Hacker News new | past | comments | ask | show | jobs | submit login
The effect of switching to TCMalloc on RocksDB memory use (cloudflare.com)
111 points by g0xA52A2A on Feb 3, 2021 | hide | past | favorite | 48 comments



I wrote a commercial memory allocator (long long gone) for pre MacOS 10 and tested it by writing a ton of memory bashing applications based on every perverse pattern I could think of in order to ensure it was fast, failure free and limited fragmentation. Of course from that era I didn't need to support multiple threads so that made it somewhat easier, but in building it (and studying others at the time) it was obvious that this is far from a solved science, and there were terrible design decisions in many common allocators at the time that made little sense.

It clear that some of these decisions still hang around today and that switching to a better allocator really can make a huge difference, especially given everything is multiple threads/cores today. But a lot of programmers never even look at memory usage or investigate alternatives. Even the JVM has a boatload of options on allocators for different usages; yet most Java programmers I know just go with the defaults.

Computers may be ridiculously fast and have enormous memory today and maybe you can live with the default; but it doesn't hurt to look, and might even save you money (pay less to AWS!) by reducing your need to allocate more or bigger servers.


It's interesting that I saw this post minutes after watching the talk "What's a Memory Allocator Anyway?" by Benjamin Feng.

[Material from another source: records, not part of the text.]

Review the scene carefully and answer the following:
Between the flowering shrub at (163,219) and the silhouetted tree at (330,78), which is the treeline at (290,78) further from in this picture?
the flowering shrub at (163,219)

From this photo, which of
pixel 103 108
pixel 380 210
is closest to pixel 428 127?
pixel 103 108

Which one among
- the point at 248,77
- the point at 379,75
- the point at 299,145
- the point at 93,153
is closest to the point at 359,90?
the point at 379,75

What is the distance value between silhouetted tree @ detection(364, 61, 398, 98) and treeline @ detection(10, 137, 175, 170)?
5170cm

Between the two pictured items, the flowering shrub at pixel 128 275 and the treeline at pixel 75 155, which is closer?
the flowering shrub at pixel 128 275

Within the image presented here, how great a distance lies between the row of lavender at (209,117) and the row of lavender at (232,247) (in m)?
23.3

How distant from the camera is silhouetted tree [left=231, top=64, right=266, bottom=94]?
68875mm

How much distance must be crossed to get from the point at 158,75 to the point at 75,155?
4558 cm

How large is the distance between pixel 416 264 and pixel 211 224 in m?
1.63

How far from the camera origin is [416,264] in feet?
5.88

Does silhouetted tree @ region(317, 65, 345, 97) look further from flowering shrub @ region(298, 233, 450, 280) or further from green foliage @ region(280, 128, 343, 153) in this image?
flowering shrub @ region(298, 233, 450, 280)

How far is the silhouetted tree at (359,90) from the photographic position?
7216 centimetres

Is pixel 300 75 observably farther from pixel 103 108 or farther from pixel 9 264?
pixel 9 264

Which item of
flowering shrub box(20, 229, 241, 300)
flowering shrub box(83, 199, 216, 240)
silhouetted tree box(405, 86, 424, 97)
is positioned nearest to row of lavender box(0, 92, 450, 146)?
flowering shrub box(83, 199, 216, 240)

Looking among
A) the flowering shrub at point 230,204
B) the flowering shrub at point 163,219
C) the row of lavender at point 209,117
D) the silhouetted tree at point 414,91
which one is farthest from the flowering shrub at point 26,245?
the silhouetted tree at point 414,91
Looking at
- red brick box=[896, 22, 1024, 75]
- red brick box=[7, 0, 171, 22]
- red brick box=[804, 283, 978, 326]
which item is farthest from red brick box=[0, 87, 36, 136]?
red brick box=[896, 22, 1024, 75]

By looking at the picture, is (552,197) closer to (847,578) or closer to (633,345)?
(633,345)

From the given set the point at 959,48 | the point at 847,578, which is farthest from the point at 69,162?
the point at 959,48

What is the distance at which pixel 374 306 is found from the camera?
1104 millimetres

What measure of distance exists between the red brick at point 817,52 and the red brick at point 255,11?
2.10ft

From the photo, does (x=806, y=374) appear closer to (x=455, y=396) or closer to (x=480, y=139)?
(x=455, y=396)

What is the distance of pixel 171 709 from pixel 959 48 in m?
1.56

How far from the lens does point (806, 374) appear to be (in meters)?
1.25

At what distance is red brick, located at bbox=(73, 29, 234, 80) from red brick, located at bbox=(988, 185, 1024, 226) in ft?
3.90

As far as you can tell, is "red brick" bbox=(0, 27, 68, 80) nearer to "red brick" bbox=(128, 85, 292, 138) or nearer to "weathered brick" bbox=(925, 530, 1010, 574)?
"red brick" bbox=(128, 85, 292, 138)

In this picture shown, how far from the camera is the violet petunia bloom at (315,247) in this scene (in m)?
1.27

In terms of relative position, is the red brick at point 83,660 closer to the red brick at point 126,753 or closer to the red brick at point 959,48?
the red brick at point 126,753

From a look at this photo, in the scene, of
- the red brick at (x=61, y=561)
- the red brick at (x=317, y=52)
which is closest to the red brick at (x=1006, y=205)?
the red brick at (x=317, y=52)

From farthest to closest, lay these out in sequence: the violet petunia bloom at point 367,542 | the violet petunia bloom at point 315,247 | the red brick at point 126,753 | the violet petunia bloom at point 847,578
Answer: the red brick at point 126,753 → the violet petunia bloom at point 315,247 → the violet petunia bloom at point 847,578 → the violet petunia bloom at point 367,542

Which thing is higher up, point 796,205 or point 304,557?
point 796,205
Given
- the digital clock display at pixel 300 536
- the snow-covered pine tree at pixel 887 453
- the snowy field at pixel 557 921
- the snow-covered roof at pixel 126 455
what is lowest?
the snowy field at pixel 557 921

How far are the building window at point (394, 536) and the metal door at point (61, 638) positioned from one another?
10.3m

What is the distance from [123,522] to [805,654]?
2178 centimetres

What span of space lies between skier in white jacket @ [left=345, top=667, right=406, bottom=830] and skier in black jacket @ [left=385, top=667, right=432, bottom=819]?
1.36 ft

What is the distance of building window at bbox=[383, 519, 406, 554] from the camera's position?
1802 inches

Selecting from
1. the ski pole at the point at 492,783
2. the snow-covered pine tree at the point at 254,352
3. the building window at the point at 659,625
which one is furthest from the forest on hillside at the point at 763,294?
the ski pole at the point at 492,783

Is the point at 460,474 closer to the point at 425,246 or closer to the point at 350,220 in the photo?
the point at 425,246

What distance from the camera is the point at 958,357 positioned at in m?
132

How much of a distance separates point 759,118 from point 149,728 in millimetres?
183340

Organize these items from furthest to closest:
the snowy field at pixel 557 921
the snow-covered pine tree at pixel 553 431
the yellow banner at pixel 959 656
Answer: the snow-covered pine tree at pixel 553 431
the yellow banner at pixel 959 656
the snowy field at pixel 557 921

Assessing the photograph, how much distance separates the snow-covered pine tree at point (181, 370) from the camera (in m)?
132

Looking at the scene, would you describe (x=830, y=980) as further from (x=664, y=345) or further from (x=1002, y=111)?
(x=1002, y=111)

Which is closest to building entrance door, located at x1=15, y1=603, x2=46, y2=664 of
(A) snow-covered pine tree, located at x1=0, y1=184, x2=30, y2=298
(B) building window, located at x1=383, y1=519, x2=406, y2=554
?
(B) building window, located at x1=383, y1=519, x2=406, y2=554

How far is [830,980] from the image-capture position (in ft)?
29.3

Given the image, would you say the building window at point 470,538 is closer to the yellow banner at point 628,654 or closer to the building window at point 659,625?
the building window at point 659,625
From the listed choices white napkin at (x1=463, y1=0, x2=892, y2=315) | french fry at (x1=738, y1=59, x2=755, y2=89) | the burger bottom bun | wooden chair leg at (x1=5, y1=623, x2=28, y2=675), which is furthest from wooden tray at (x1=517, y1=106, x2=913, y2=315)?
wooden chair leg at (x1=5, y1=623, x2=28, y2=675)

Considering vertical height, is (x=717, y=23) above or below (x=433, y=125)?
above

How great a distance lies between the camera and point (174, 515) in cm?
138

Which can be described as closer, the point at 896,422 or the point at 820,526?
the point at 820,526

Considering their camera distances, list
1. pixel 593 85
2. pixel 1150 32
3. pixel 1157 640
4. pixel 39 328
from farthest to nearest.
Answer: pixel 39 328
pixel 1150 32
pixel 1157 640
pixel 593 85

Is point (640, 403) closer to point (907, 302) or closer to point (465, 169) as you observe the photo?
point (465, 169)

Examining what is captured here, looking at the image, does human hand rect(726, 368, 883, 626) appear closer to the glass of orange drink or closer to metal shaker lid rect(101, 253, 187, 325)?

It's ostensibly about Zig's allocation schemes, but it's more of a general overview of the varied (single-thread) allocation strategies in use today. It made me really want to try out arena allocators

It's a quick watch at 1.5x speed, the last third is an interview.

1. https://youtu.be/vHWiDx_l4V0


> Computers may be ridiculously fast and have enormous memory today and maybe you can live with the default

Often these hardware improvements exacerbate problems with memory management. For years the runtime of the default JVM garbage collector would blow up past 48 GB of allocations. Which was probably fine for 99% of software out there, but the day your honking great server blew past that... was a bad day all round.

It pays to know your allocators and garbage collectors inside and out for modern cloud scale computing.


Yeah, it's a huge probelm with Cassandra.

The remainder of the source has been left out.